Floating-Point Audio Library Extension

I haven't been the one maintaining the OpenAudio library...I haven't been the maintainer for years and years, so its examples look quite different than I remember them. I'm having difficulty finding an example that uses AudioSettings to change the sample rate or block size. That's unfortunate.

Back when I wrote the original version of the library, you had to pass your AudioSettings to each audio class via its constructor when you were instantiating it. I am assuming that this is still true for the OpenAudio library, but I could be wrong.
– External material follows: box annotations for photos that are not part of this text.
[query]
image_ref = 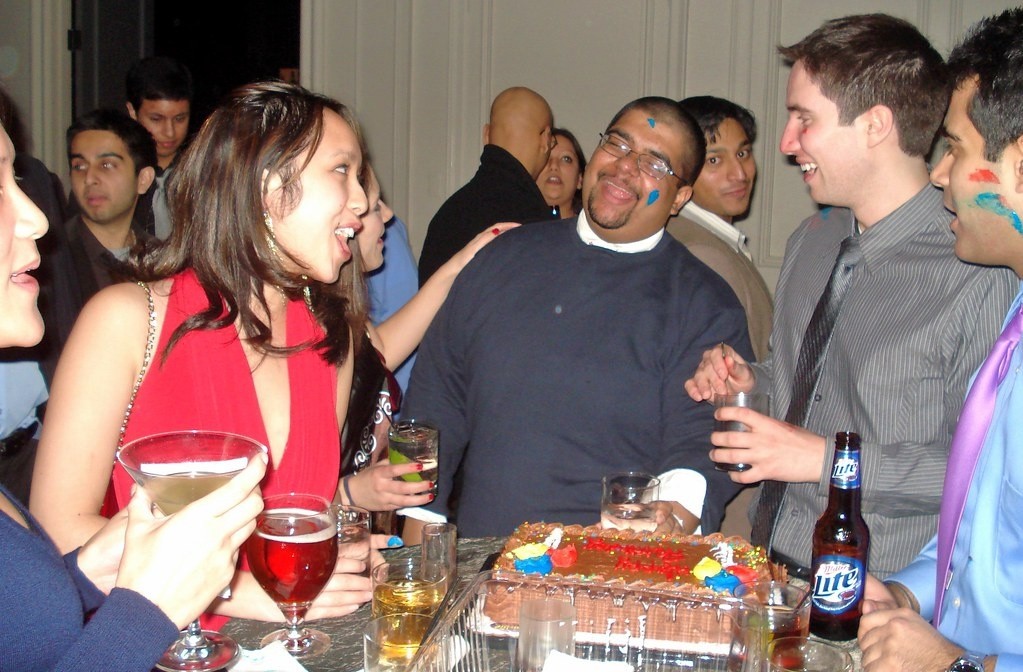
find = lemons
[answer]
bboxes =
[388,448,422,482]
Looking at your code, I see that you create the AudioSettings but that you do not pass it to your other audio classes when creating them. So, I would suggest changing your two instantiating lines to be:

Code:
AudioOutputI2S_F32 i2sOut(audio_settings);
AudioSynthWaveformSine_F32 sine(audio_settings);

If that alone doesn't work, I would also suggest that you try adding the I2S input block, even if you don't connect it to anything. My memory from long ago is that it sometimes it is involved with certain timing events. So, try adding:

Code:
AudioInputI2S_F32 i2sIn(audio_settings);

Good luck!

Chip
 
Looking at your code, I see that you create the AudioSettings but that you do not pass it to your other audio classes when creating them. So, I would suggest changing your two instantiating lines to be:
Thank for pointing it out, but it's a code which illustrated a different problem. Later I corrected it as you suggested, yet it did not work.

As for getting rid of these direct references to AUDIO_BLOCK_SAMPLES in F32, it makes sense, but I have one doubt. Small values may evidently cause considerable overhead. However, for small AUDIO_BLOCK_SAMPLES like 4, a compiler may tend to unroll loops, which may at least partially alleviate that overhead.

Thus, I would suggest first testing this by modifying #define AUDIO_BLOCK_SAMPLES 4 to extern int AUDIO_BLOCK_SAMPLES; and assigning 4 to the latter somewhere in the code. Then, profile both variants in order to compare the CPU usage. If the difference is small, that seems ok, as F32 may evidently come with some overhead in exchange for precision and flexibility.